Interactive Fiction Competition Enters Its Third Decade (thenewstack.io)
An anonymous reader writes: Voting is concluding this week for the 21st Annual Interactive Fiction Competition. All the games are available free online, and on November 15th the contest's organizers will announce the game that's received the highest average ratings. "This year's contestants entered 55 original text adventures – a new record," notes one technology blog, which argues that the annual competition provides a link to the history of both gaming and computers. New game-creating tools have "democratized" the field, and the contest may also ultimately lead game creators to explore even more forms of digital media.
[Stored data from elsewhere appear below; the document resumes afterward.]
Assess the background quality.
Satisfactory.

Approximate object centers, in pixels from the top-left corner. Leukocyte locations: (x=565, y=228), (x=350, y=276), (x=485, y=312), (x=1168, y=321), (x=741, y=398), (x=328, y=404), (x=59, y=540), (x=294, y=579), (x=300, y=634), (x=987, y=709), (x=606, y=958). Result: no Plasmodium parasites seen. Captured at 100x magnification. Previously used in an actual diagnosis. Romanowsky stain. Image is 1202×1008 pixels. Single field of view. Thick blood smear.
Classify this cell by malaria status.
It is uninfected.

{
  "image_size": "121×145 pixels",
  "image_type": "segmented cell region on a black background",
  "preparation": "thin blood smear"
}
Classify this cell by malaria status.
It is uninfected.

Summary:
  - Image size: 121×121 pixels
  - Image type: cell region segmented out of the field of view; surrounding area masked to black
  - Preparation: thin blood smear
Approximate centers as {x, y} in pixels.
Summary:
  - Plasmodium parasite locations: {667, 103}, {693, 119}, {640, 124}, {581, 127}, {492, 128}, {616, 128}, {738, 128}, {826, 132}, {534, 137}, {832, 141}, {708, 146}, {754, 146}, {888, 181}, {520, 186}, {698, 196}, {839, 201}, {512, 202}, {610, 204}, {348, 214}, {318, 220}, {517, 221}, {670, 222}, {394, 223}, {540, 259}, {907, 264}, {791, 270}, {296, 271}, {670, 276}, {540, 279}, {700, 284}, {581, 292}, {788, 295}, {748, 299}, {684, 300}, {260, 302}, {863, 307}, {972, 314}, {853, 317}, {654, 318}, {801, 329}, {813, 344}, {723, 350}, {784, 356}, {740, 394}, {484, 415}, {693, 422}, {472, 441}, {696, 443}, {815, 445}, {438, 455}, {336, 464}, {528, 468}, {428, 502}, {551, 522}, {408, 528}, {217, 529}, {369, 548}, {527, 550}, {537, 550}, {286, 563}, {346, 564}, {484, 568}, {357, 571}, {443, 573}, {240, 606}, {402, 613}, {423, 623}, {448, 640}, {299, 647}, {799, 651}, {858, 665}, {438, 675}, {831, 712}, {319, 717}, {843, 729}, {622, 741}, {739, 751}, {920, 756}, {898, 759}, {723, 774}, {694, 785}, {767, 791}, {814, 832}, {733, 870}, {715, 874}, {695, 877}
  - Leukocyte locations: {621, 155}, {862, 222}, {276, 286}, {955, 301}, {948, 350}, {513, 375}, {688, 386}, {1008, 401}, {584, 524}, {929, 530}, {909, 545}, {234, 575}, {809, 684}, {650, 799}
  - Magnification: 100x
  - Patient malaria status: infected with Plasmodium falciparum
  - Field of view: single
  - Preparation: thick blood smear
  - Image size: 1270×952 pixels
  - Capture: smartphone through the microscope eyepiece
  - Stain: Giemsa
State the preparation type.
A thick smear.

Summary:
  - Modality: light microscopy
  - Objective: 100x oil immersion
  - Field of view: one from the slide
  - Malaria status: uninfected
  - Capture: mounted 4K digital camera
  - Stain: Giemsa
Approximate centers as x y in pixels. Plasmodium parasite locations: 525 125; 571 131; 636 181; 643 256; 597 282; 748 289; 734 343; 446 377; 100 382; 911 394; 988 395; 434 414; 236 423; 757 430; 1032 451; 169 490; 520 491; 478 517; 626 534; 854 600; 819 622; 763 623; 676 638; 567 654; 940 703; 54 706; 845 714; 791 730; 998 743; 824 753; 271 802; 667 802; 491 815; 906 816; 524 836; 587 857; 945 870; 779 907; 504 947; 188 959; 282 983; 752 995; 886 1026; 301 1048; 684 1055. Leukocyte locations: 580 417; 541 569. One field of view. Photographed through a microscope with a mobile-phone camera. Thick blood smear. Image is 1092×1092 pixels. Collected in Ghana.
Still hard to match the good, well-written and imaginative text games. They play on all sorts of platforms, demand very little resources, and often provide great entertainment and challenge. Some of them are really thought-provoking.
Also keep in mind that most of them are free (or very inexpensive) and can be produced by a single talented person. The quality of tools has steadily improved (look at Inform 7, for instance). You don't have to be a mega-studio to produce a quality text game.
So that's what they're calling the campaign Twitter feeds these days...
The 18th Annual Halloween Ghost Story Contest on Saugus.net was just held too and had a winning interactive fiction entry. It's also been accepting horror interactive fiction entries for years.
Are multi-user interactive fiction works completely ignored in this contest or can't they enter?
I know the writing at telnet://discworld.starturtle.net often had me in stitches back in the day, wonder if they're still up.
Still hard to match the good, well-written and imaginative text games.
I think the lack of visual detail is what makes these games good.
I was surprised that the radio play version of "Hitchhiker's Guide" was so much better than the TV series, and surmised that it was because the radio play left the visuals to the imagination of the listener. I read an analysis of the "Twilight" vampire novels which noted that the novel gives very little detail about the narrator (Bella, in first-person), while other characters are described in detail. That meant that any teen reader could imagine herself as Bella having those experiences - there's no detail that would contradict the reader from making that association.
(For comparison, consider the Thomas Covenant series, where the main character has leprosy and a defeatist attitude. Admittedly different, but also very hard to identify with.)
I think the adventure games make good use of that. Instead of giving a complete picture of a house, as might be shown in a modern high-end video game, they have a few words of house description, and the reader is left to fill in the details.
It also helps if the words can lead the viewer to the conclusion intended by the writer. For example, the text adventure can say "the creepy-looking house" while the video game has to supply an artistic rendition of a house that might or might not look creepy. And if the viewer doesn't understand that the house looks creepy, there's no recourse in the video game.
H.P. Lovecraft once said that the biggest fear is the fear of the unknown. The underlying reason might be that *anything* is more intense given scant information, because with no contradictory detail your mind is free to fill in the gaps with whatever is most intense.
Wikipedia dates CYOAs to 1976, but yes.
I played "Five Minutes to Burn" for a while, and reminded me of everything I don't like about interactive fiction. Commands that don't quite work right, needing to build up a map in your head based entirely on "N, S, E, W," (easier to draw the map on paper, for bigger worlds), and lots of text that hides important points (seriously, who needs to look at a magnet to figure out how to start a fire?)
"Cape" was a more intuitive presentation, where your options are always obvious. The options were good enough that I made it through to the end of one story. I don't think your choices make much difference to where you end up though, it's mostly a click-through story. Worth a read.
"Laid off from a Synesthesia Factory" has an interesting premise, but has too many words, and the words don't always make sense. For example, this sentence: "the kitchen is like all kitchens are; the shelves, you are certain, were literally cubicles once." A kitchen with cubicle shelves is not like all kitchens are. A little buggy because the "help" command completely ruins everything. Maybe that's on purpose. It's never clear if a particular command had effect or not.
"Midnight Swordfight." Interesting concept. It is helpful because it tells you what commands can be used at any given point. Unhelpful because not only can you travel through time in the forward and backward direction, also clockwise and counter-clockwise. I didn't want to break out paper to draw a map, so I gave up.
Not sure what other of the games might be good.
"First they came for the slanderers and i said nothing."
"The Duel" is good too. You can use the browser back-button to fix bad options (and solve the puzzle without going through so many redundant options).
"First they came for the slanderers and i said nothing."
Inform 7 is needed because, as it turns out, real programmers (/raise hand) write shitty IF. So now actual writers are giving it a go, and are doing considerably better, IMHO.
Why don't you go back to playing GTA or something suitable for you.